Vocational education and training (VET) is at the heart of the skills revolution that is indispensable for a just recovery as well as the digitalisation and ‘greening’ of Europe’s economy, Cedefop Executive Director Jürgen Siebel told participants of a high-profile event organised by the European Business Network for Corporate Sustainability and Responsibility (CSR Europe).
Speaking at the 'European SDG summit 2021 for climate action and a just transition', Mr Siebel noted that VET, as the engine of the twin transitions, provides people, companies and societies with the skills needed to master and shape the recovery and, thus, is a prerequisite for inclusive and sustainable growth.
The jobs automation scenario that Cedefop has been mapping out, the Agency’s Executive Director pointed out, forecasts that the impact of automation will be most pronounced at the lower end of the labour market, and that brings the need to re- and upskill to the forefront.
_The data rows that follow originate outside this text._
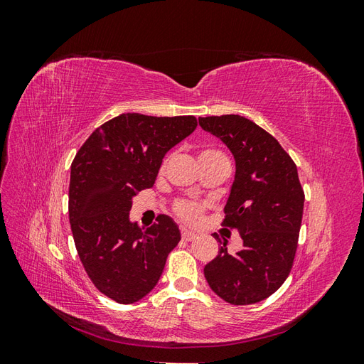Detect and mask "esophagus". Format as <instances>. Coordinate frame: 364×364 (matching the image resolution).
Instances as JSON below:
<instances>
[{"mask_svg":"<svg viewBox=\"0 0 364 364\" xmlns=\"http://www.w3.org/2000/svg\"><path fill=\"white\" fill-rule=\"evenodd\" d=\"M181 235H182V240H185V241H193V240L197 237L194 232H191V230L185 229V228H182Z\"/></svg>","mask_w":364,"mask_h":364,"instance_id":"34e87169","label":"esophagus"}]
</instances>
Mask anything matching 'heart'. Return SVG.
Returning <instances> with one entry per match:
<instances>
[{"instance_id": "1", "label": "heart", "mask_w": 364, "mask_h": 364, "mask_svg": "<svg viewBox=\"0 0 364 364\" xmlns=\"http://www.w3.org/2000/svg\"><path fill=\"white\" fill-rule=\"evenodd\" d=\"M209 153H218V151L208 149V150H203L200 153V156L209 155ZM165 162H167V161H164L162 165H165ZM174 213L181 220H183L185 223H197L202 217L203 206L199 205V203H196V202H191V200H179L178 203L174 205Z\"/></svg>"}]
</instances>
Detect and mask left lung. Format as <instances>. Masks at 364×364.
<instances>
[{"label": "left lung", "mask_w": 364, "mask_h": 364, "mask_svg": "<svg viewBox=\"0 0 364 364\" xmlns=\"http://www.w3.org/2000/svg\"><path fill=\"white\" fill-rule=\"evenodd\" d=\"M199 124L234 155L223 225L243 238L238 252H228L226 241L220 246L205 278L229 304L261 302L287 279L294 261L305 200L296 164L269 132L245 117H205Z\"/></svg>", "instance_id": "8db88e82"}]
</instances>
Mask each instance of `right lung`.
Instances as JSON below:
<instances>
[{"mask_svg": "<svg viewBox=\"0 0 364 364\" xmlns=\"http://www.w3.org/2000/svg\"><path fill=\"white\" fill-rule=\"evenodd\" d=\"M197 119L121 114L97 127L71 164L70 225L92 284L118 304H134L158 284L181 241L168 215L144 229L129 220L132 197L153 186L162 159L193 134Z\"/></svg>", "mask_w": 364, "mask_h": 364, "instance_id": "add662e5", "label": "right lung"}]
</instances>
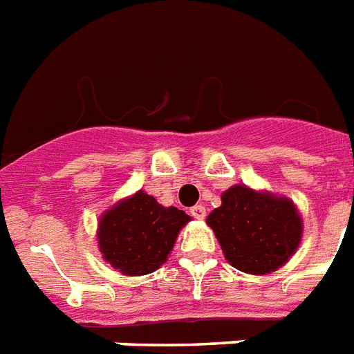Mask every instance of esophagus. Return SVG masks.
I'll return each mask as SVG.
<instances>
[{
  "label": "esophagus",
  "instance_id": "obj_1",
  "mask_svg": "<svg viewBox=\"0 0 354 354\" xmlns=\"http://www.w3.org/2000/svg\"><path fill=\"white\" fill-rule=\"evenodd\" d=\"M189 213H192V217H195L197 221H203V218L206 217V208L198 204V206H194V208L189 209Z\"/></svg>",
  "mask_w": 354,
  "mask_h": 354
}]
</instances>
‘Already before the pandemic, 128 million adults were in need of up- and reskilling (46% of adults in EU+UK), while three in four surveyed companies experienced changing skill needs due to the pandemic,’ Mr Siebel said and, illustrating the importance of forecasting future skill demand, he added that ‘to maximise VET’s potential, skills intelligence will play a vital part.’
Discussing the ambitious targets the European Union has set in relation to skills, the Cedefop Executive Director underlined the need for EU Member States, social partners and VET providers to give adult learning a kickstart and noted that the Agency will greatly contribute to that effort by providing its forward-looking perspective that is essential for reinventing:
- VET, so that so that it becomes an enabler of a just transition; and
- skills intelligence, making it people-centred rather than expert-focused.
Finally, he pledged that Cedefop will work to assist developing more innovative partnerships, breaking policy silos, systematically linking expertise and information, and learning from successes and failures.